I think I've got something all figured out, to the point where I go on and on about it in public, and then it turns out that I've been saying something crazy.

Come to think of it, maybe this is just the story of my life in general.

What drives me crazy is that there's no actual difference between verband and verbinding.

If you look in the Dutch dictionary (which I did, the first time my language buddy corrected me), the definitions are exactly the same: they mean ""link" or "connection."

But there's something about "verbinding" (at least according to Paul) that connotes a more supernatural connection.

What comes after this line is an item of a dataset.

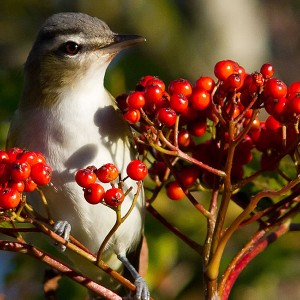 Red-eyed-vireo-monhegan-surner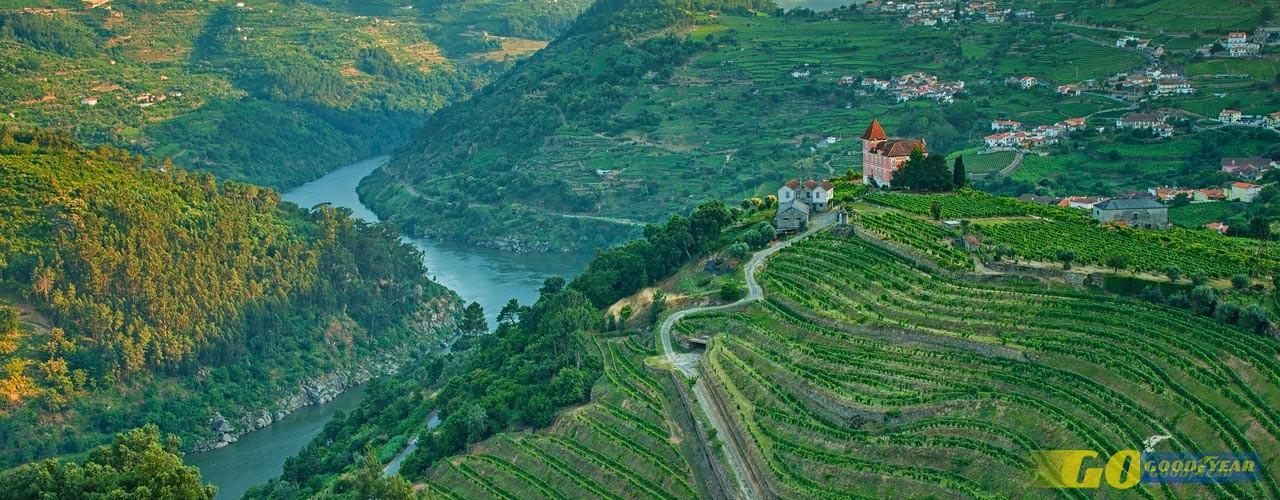 N222: conduzir ao ritmo das águas do Douro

I don't actually understand this, but I think I get the basic idea: when I say "In verbinding met the broken photocopier", it suggests that a higher being has decimated the toner cartridge.

Monday, August 2, 2010

Time to Make the Donuts!


In keeping with our whirlwind summer of world cities, we're on the verge of traveling to the U.S. for my sister's wedding.

Technically speaking, I think it's fair to say that Fulton, New York is not a world city.

It does have two Dunkin' Donuts franchises, however, which might give it the highest donut shop density east of Cleveland.

If you could see me sitting on my couch right now, you would be able to see the extremely inventive faux-gang "East Side" / "West Side" hand signals I'm making to indicate that the two Dunkin' Donutses are judiciously located on either side of the Oswego River.

Leaving the donuts momentarily and returning to the wedding: my sister and her guy are having a small but fairly traditional ceremony.

I'm looking forward to celebrating the happy event with family and friends, but I'm sort of dreading the pageantry of it all.

Though in fairness to my sister, I consider pageantry to be any event in which I have to show up on time and wear an architecturally ambitious bra.

My lack of enthusiasm about rococo wedding outfits and my love/hate relationship with my Dunkin' Donuts-rich hometown aside, I'm really happy about having a chance to go home.

For one very shallow and materialistic thing, we're looking forward to trading in much of our net worth for two suitcases full of precious treasure.

In this case, precious treasure is Saran Wrap and Dramamine and brand-name panty hose.

(I wish I could say that we're planning to use those items all at the same time, but sadly, we are not Those Kind of People. )

I'm also just looking forward to being somewhere for a couple of weeks where things don't take nearly as much effort.

It's a nice luxury — and one I am just now beginning to appreciate fully — to be able to half-read or half-listen to something and still pretty much understand both the literal meaning and the nuance behind it.

It's also going to be a huge relief to open my mouth without being in grave danger of saying something stupid.

Note that I'm not claiming that the danger will be gone. It's just not quite as imminent.